Behavioral Science and Economics Keynote Speakers for Marketing and Customer Events
Marketing and customer-facing events benefit from behavioral science and economics keynote speakers who can explain why people pay attention, delay decisions, trust signals, or respond to framing. This makes the topic especially useful for teams working on pricing, communications, customer journeys, and conversion strategy.
Behavioral Science and Economics Speakers for Strategy and Policy Forums
In strategy and policy forums, behavioral science and economics speakers can bring rigor to discussions about compliance, public behavior, adoption, and institutional design. The topic is especially relevant when success depends on influencing real decisions at scale rather than relying on purely rational models.
Understanding Behavioral Science & Economics
Decision Making
Decision making is one of the most commercially relevant subtopics in the field because poor judgment creates expensive errors in hiring, investing, forecasting, and strategy.
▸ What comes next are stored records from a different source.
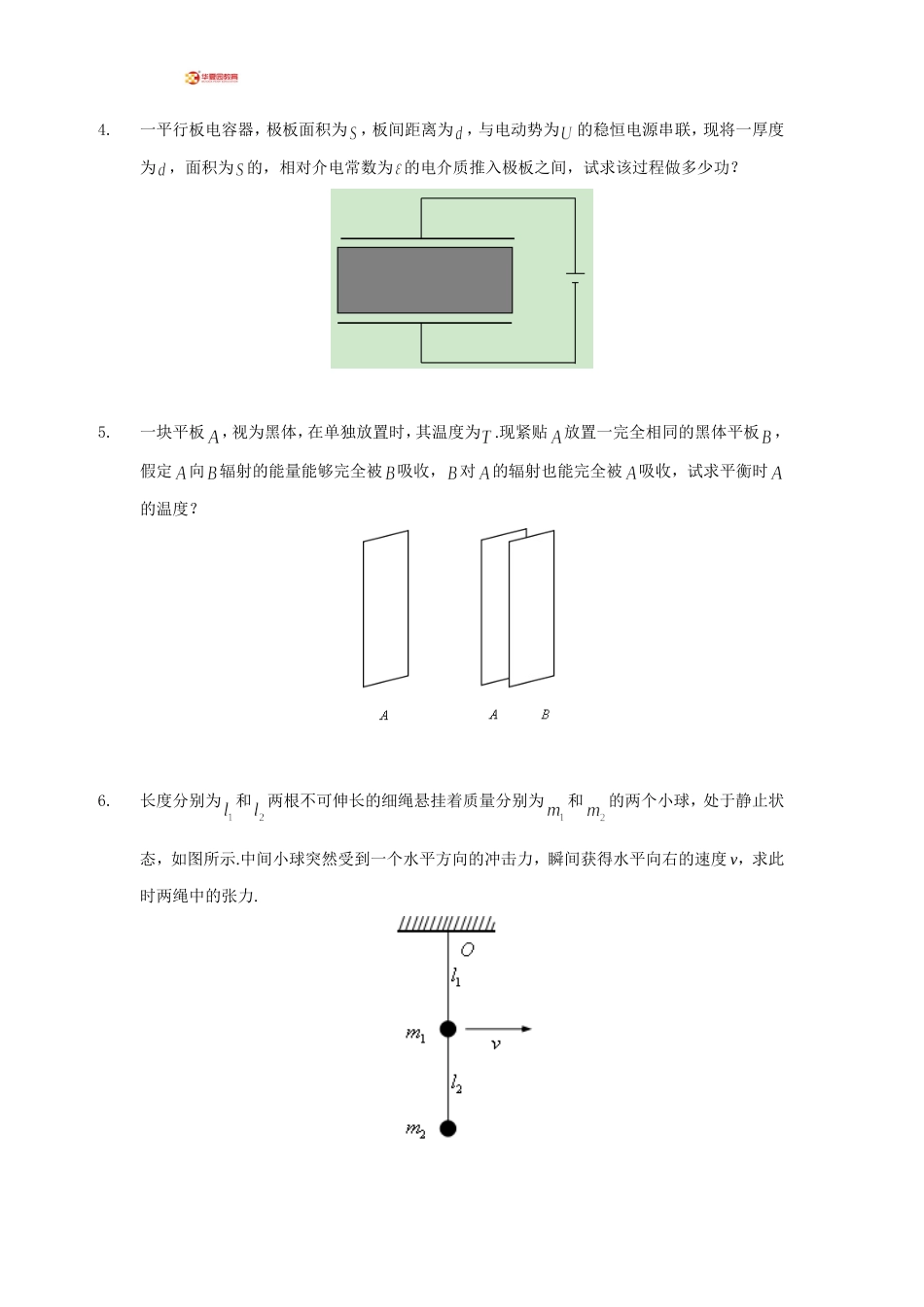 北京大学“博雅计划”物理试题_第2页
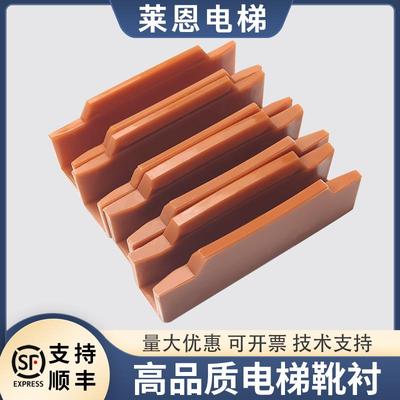 通用型电梯导靴靴衬120*10/16mm适用三菱奥的斯通力主轨轿厢配件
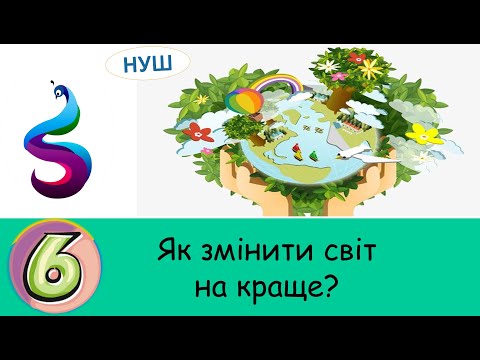 Видео: Як змінити світ на краще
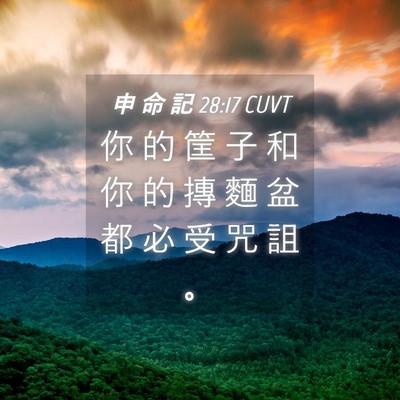 Picture 04 - 申 命 記 28:17 CUVT - 你 的 筐 子 和 你 的 摶 麵 盆 都 必 - Bible Verse Picture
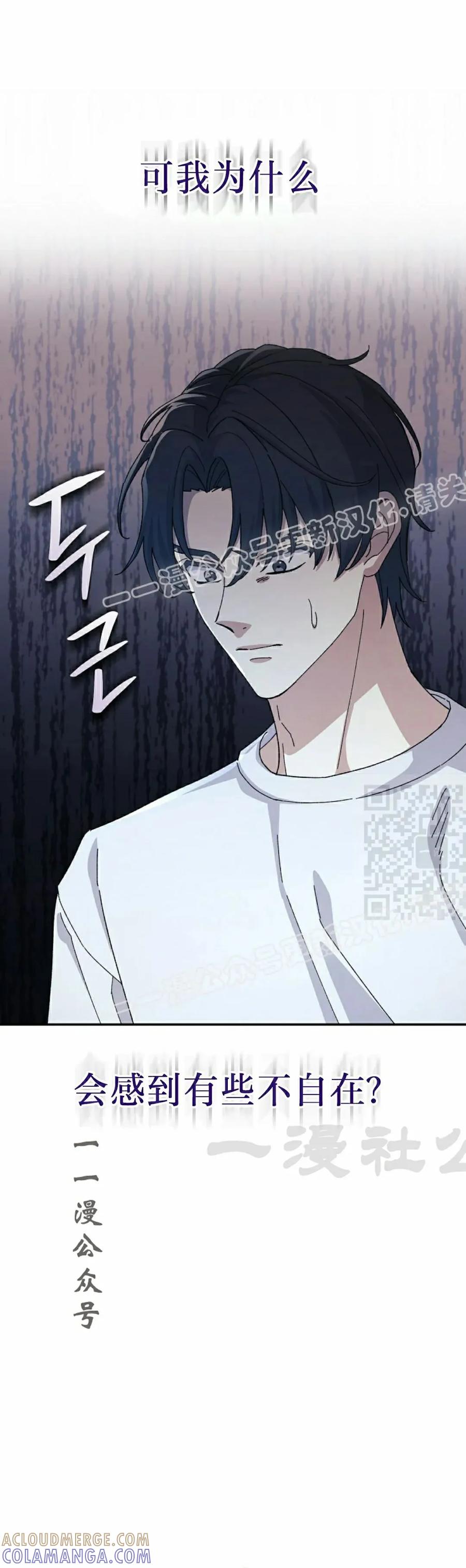 《游戏废材的重启人生》第9集 第7页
Behavioral science and economics speakers in this area examine bias, overconfidence, framing, and context, helping leaders understand why capable people still make flawed choices and how better environments can improve the quality of decisions over time.
Consumer Behavior
Consumer behavior sits at the center of how behavioral science travels into business practice. Behavioral science and economics keynote speakers covering this subtopic often explore why people choose, postpone, compare, and justify purchases the way they do. That perspective is valuable for teams working on product design, pricing, brand messaging, loyalty, and digital experiences where small shifts in behavior can produce outsized commercial effects.
Nudges and Choice Architecture
Nudges and choice architecture matter because behavior is often shaped less by persuasion than by design. Behavioral science and economics speakers use this subtopic to show how defaults, sequence, salience, and friction influence action in workplaces, platforms, and public systems. It is especially practical for decision-makers designing forms, workflows, benefits, customer journeys, or interventions where better structure can change outcomes without heavy-handed control.